= Habent sua fata libelli =

Latin expression

The Latin expression Pro captu lectoris habent sua fata libelli (literally, "According to the capabilities of the reader, books have their destiny"), is verse 1286 of De litteris, De syllabis, De Metris by Terentianus Maurus. Libelli is the plural of the Latin word libellus, which is a diminutive of liber ("book"), suggesting the qualification ("little books ...") was actually meant but in fact libellus was used to mean tracts, pamphlets etc.

William Camden used the phrase in the preface to Britannia (1607), the first chorographical survey of the islands of Great Britain and Ireland. The phrase is translated as "Bookes receive their Doome according to the reader's capacity".

The early modern scholar Robert Burton deploys the expression in his The Anatomy of Melancholy:
Our writings are as so many dishes, our readers guests, our books like beauty, that which one admires another rejects; so are we approved as men's fancies are inclined.

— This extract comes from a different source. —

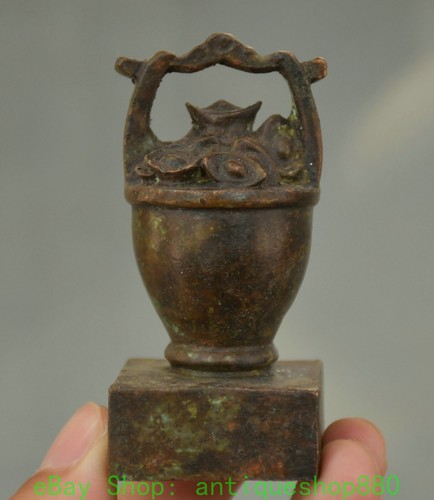 Statua sigillo secchio - , yuanbao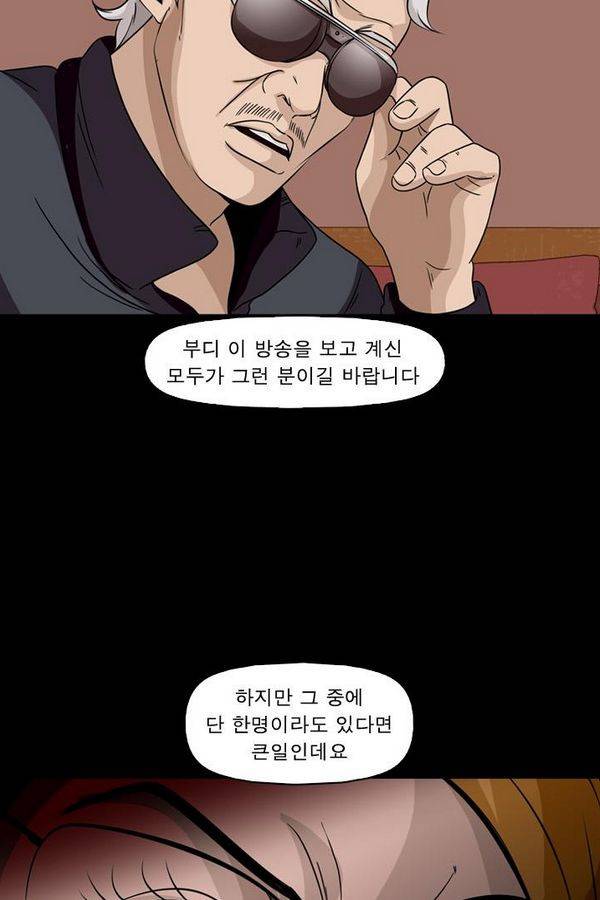 컨트롤제트 73화 64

Pro captu lectoris habent sua fata libelli.

The Latin is often only partially quoted as Habent sua fata libelli and then translated or understood as "Books have their own destinies." By extension, the phrase is understood by Umberto Eco (in The Name of the Rose) as "Books share their fates with their readers". In a talk about book collecting, titled "Unpacking My Library" from Illuminations, Walter Benjamin cites the expression in its short form, noting that the words are often intended as a general statement about books; Benjamin's book collector, by way of contrast, applies them to himself and to the specific copies he collects.

==Example uses==
- It is quoted by James Joyce in a letter, dated 2 April 1932, to American publisher Bennett Cerf, a letter requested by Cerf concerning the details of the publication of Joyce's novel Ulysses.
- A modified version of the phrase translated as 'booklets and bailiffs have their own fate' appears as part of the footer on the American CAD file hosting website DEFCAD.

- Voltaire uses it in his play “Mérope”.
- Alexandre Dumas père used it in describing the genesis of "Le Capitaine Paul".
- The phrase is used in Marcel Proust's In Search of Lost Time's seventh and final volume, Time Regained (Le temps retrouvé), in reference to a "little brochure" of Brichot's, in which the character brags about having warned against German aggression much prior to World War I.